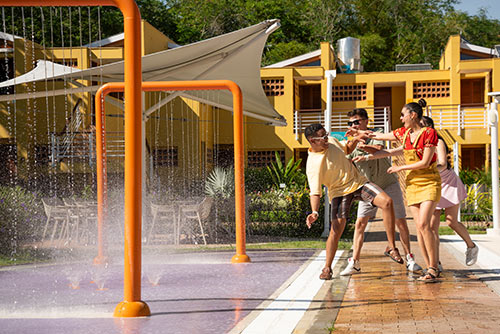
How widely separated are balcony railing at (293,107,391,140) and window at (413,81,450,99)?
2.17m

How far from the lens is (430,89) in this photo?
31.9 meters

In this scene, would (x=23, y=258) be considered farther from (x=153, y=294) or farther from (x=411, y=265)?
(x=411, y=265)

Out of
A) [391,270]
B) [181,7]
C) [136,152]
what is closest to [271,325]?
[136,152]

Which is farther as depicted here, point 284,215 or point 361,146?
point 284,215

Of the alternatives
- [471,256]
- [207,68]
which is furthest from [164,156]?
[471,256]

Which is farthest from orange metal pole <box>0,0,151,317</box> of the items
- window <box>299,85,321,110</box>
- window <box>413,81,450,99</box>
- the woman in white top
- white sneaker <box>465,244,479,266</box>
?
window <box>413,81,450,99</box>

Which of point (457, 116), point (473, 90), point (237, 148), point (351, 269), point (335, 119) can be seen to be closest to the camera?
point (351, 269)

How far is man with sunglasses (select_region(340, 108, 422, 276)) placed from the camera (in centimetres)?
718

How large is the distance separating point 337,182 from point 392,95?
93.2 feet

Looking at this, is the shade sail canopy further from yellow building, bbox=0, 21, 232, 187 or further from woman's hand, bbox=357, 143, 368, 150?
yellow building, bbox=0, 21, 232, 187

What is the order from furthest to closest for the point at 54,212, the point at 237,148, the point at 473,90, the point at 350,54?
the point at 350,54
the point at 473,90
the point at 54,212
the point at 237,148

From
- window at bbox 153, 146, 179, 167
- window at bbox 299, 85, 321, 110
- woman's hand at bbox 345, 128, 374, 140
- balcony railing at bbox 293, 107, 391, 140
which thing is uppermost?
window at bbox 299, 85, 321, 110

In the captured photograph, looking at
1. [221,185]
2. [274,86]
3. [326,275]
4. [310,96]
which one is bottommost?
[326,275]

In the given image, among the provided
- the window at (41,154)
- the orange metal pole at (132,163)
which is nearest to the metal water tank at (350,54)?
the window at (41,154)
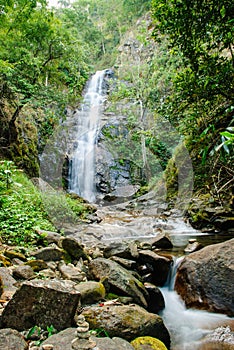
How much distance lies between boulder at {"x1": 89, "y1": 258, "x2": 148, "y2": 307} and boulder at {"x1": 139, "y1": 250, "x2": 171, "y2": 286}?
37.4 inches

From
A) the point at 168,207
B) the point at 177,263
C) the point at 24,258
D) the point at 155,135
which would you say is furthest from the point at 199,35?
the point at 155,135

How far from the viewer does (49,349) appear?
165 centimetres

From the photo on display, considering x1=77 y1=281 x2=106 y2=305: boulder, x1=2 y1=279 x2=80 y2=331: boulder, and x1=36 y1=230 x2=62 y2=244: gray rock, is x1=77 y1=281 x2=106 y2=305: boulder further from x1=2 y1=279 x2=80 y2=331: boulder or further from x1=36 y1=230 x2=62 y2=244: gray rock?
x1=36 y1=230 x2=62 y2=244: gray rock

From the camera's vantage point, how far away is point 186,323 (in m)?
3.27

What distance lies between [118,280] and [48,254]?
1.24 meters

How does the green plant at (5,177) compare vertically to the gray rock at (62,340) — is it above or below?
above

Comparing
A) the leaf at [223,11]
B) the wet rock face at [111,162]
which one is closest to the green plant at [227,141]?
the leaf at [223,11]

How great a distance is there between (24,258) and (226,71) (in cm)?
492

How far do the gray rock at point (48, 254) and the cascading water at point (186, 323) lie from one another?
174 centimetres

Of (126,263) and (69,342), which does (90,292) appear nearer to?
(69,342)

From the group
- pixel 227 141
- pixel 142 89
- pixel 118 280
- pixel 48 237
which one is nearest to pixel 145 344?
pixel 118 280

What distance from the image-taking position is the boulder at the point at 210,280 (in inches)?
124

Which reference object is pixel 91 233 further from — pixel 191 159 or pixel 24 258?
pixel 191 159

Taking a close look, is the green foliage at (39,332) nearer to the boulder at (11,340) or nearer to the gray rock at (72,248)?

WHAT IS REQUIRED: Transcribe all of the entries above verbatim, leaving out the pictures.

ANSWER BELOW:
How widely separated are balcony railing at (293,107,391,140) and window at (413,81,450,99)?
2.17m

How far from the lens is (430,89) in this photo?
31.9 meters

In this scene, would (x=23, y=258) be considered farther from (x=153, y=294) or farther from (x=411, y=265)?
(x=411, y=265)

Out of
A) [391,270]
B) [181,7]
C) [136,152]
what is closest to [271,325]?
[136,152]

Which is farther as depicted here, point 284,215 or point 361,146?
point 284,215

Of the alternatives
- [471,256]
- [207,68]
which is furthest from [164,156]?
[471,256]

Which is farthest from orange metal pole <box>0,0,151,317</box> of the items
- window <box>299,85,321,110</box>
- window <box>413,81,450,99</box>
- the woman in white top
- white sneaker <box>465,244,479,266</box>
?
window <box>413,81,450,99</box>

Which of point (457, 116), point (473, 90), point (237, 148), point (351, 269), point (335, 119) can be seen to be closest to the camera?
point (351, 269)

How far is man with sunglasses (select_region(340, 108, 422, 276)) placed from the camera (in centimetres)?
718

How large is the distance separating point 337,182 from point 392,95?
93.2 feet

Looking at this, is the shade sail canopy further from yellow building, bbox=0, 21, 232, 187 or further from woman's hand, bbox=357, 143, 368, 150?
yellow building, bbox=0, 21, 232, 187

What is the order from furthest to closest for the point at 54,212, the point at 237,148, the point at 473,90, the point at 350,54?
the point at 350,54
the point at 473,90
the point at 54,212
the point at 237,148

From
- window at bbox 153, 146, 179, 167
- window at bbox 299, 85, 321, 110
- woman's hand at bbox 345, 128, 374, 140
- balcony railing at bbox 293, 107, 391, 140
which thing is uppermost?
window at bbox 299, 85, 321, 110

In the captured photograph, looking at
1. [221,185]
2. [274,86]
3. [326,275]
4. [310,96]
which one is bottommost?
[326,275]

In the given image, among the provided
- the window at (41,154)
- the orange metal pole at (132,163)
which is nearest to the metal water tank at (350,54)?
the window at (41,154)
How much distance lies between boulder at {"x1": 89, "y1": 258, "x2": 148, "y2": 307} and boulder at {"x1": 139, "y1": 250, "x2": 171, "y2": 286}?
37.4 inches

From
A) the point at 168,207
B) the point at 177,263
C) the point at 24,258
D) the point at 155,135
which would you say is furthest from the point at 199,35?
the point at 155,135

How far from the viewer does (49,349) appear?
165 centimetres

From the photo on display, considering x1=77 y1=281 x2=106 y2=305: boulder, x1=2 y1=279 x2=80 y2=331: boulder, and x1=36 y1=230 x2=62 y2=244: gray rock, is x1=77 y1=281 x2=106 y2=305: boulder further from x1=2 y1=279 x2=80 y2=331: boulder or further from x1=36 y1=230 x2=62 y2=244: gray rock?
x1=36 y1=230 x2=62 y2=244: gray rock

From the camera's vantage point, how far away is point 186,323 (in m)?
3.27

What distance lies between [118,280] and [48,254]?
1.24 meters

How does the green plant at (5,177) compare vertically to the gray rock at (62,340) — is it above or below?
above

Comparing
A) the leaf at [223,11]
B) the wet rock face at [111,162]
which one is closest to the green plant at [227,141]?
the leaf at [223,11]

How great a distance is there between (24,258) and (226,71) (in cm)?
492

How far do the gray rock at point (48, 254) and the cascading water at point (186, 323) lie from one another?
174 centimetres

Of (126,263) and (69,342), which does (90,292) appear nearer to?
(69,342)

From the group
- pixel 227 141
- pixel 142 89
- pixel 118 280
- pixel 48 237
which one is nearest to pixel 145 344?
pixel 118 280

What distance from the image-taking position is the boulder at the point at 210,280 (in inches)?
124

Which reference object is pixel 91 233 further from — pixel 191 159 or pixel 24 258?
pixel 191 159

Taking a close look, is the green foliage at (39,332) nearer to the boulder at (11,340) or nearer to the gray rock at (72,248)?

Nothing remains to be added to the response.